/TDimpute

imputing missing gene expression data

Primary LanguagePythonMIT LicenseMIT

TDimpute

TDimpute is designed to impute missing gene expression data from DNA methylation data by using transfer learning based neural network. The preprint paper could be found at BioRxiv. For any questions about the code or original datasets, please contact zhoux85@mail2.sysu.edu.cn

Requirements

tensorflow 1.11.0
python 3.6.5
preprocessCore 1.48.0

Data preparation

All the datasets below can be downloaded from Synapse with ID: syn21438134.

  • In the experiments, we use RNA-seq data (UNC IlluminaHiSeq_RNASeqV2_RSEM) and DNA methylation data (JHU-USC HumanMethylation450) from TCGA. To reproduce the main simulation results in our paper, please use this dataset: RNA_DNA_combine.csv

  • quantiles_DNA_TCGA_RSEM.csv and quantiles_RNA_TCGA_RSEM.csv are two quantile normalized datasets, which can be used to pretrain the pancancer model on TCGA. For dataset outside TCGA, we recommend using these two percentile version data if the non-TCGA data is normalized by percentile ranking.

  • reference_distribution_DNA_TCGA.RData (DNA methylation) and reference_distribution_RNA_TCGA.RData (RNA-seq) are two processed files using funciton "normalize.quantiles.determine.target" in R package "preprocessCore". They can be loaded directly as reference distribution of DNA methylation and RNA-seq data from TCGA.

  • We use the Wilms tumor (WT) dataset (DNA_WT.csv and UCSC_RNA_WT.csv) from TARGET cancer project as a example for imputing RNA-seq data using DNA methylation data.

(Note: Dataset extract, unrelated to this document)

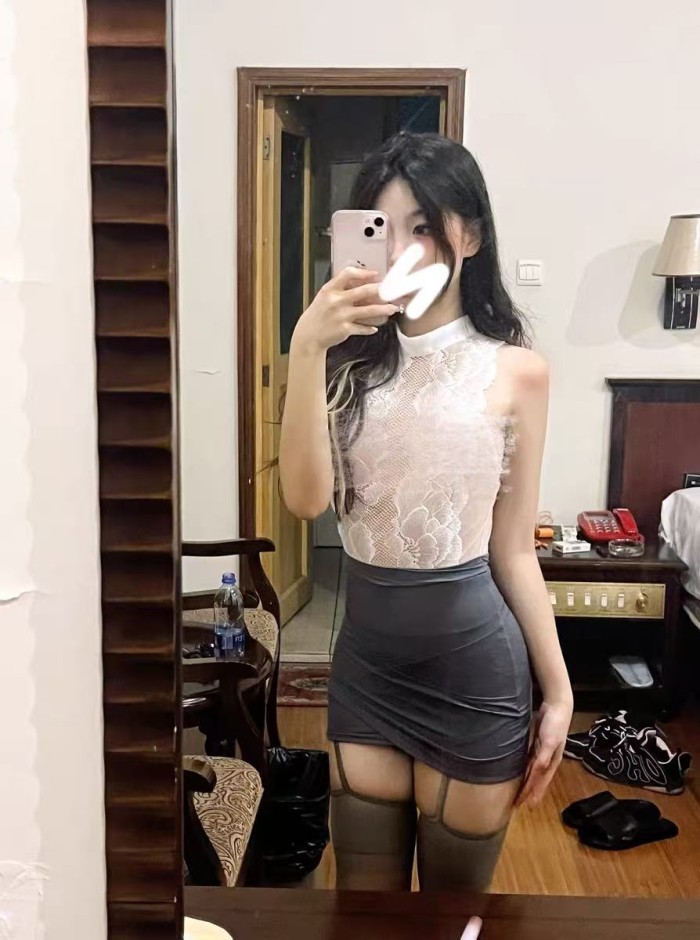 2 chicas juntas durante 1h 110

Note that the RNA-seq data should be quantified as RSEM estimated read counts, since we pretrained the neural network with the RNA-seq data of RNASeqV2_RSEM. The pretrained model with other quantification, such as readcounts, TPM, will be provided later.

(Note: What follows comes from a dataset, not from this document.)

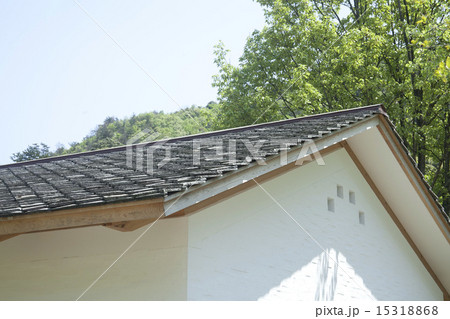 住宅と緑陰イメージ 15318868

quantile_normalization_process.R is used to remove technical variabilities between TCGA and the dataset (outside TCGA) you want to impute: specifically, the TCGA data is considered as reference to normalize the your dataset into the same distribution.

Pretrained model

ref_general_model_quantiles.ckpt is the pretrained model on quantile normalized TCGA pancancer data (i.e., quantiles_DNA_TCGA_RSEM.csv and quantiles_RNA_TCGA_RSEM.csv). It can be downloaded from Synapse with ID: syn21438134.

Files

Code to reproduce the main results in the paper:

  • TDimpute_self.py implements the training of the neural network from scratch to impute RNA-seq data and the evaluation of imputation performance.

  • TDimpute.py implements the training of the neural network whose weights and biases are initialized based on the values learnt previously on the pancancer dataset.

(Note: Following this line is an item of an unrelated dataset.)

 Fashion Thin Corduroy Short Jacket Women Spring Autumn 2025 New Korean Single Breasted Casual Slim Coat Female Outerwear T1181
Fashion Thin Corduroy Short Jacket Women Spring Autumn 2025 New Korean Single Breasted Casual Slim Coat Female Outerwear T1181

  • To run script on the example dataset (Wilms tumor from TARGET project): python TDimpute_example.py quantiles_DNA_TCGA_RSEM.csv quantiles_RNA_TCGA_RSEM.csv DNA_WT.csv UCSC_RNA_WT.csv ./

  • evaluation_methods.py Different methods to evaluate the imputation accuracy.

Example code for RNA-seq imputation:

  • TDimpute_finetune.py fine-tune the pretrained model if both methylation and RNA-seq available.
  • TDimpute_pretrain.py uses the pretrained model directly for imputation if no RNA-seq data are provided for fine-tune (only methylation).

Citation

If you find this work useful in your research, please consider citing the paper: "Imputing missing RNA-seq data from DNA methylation by using transfer learning based neural network".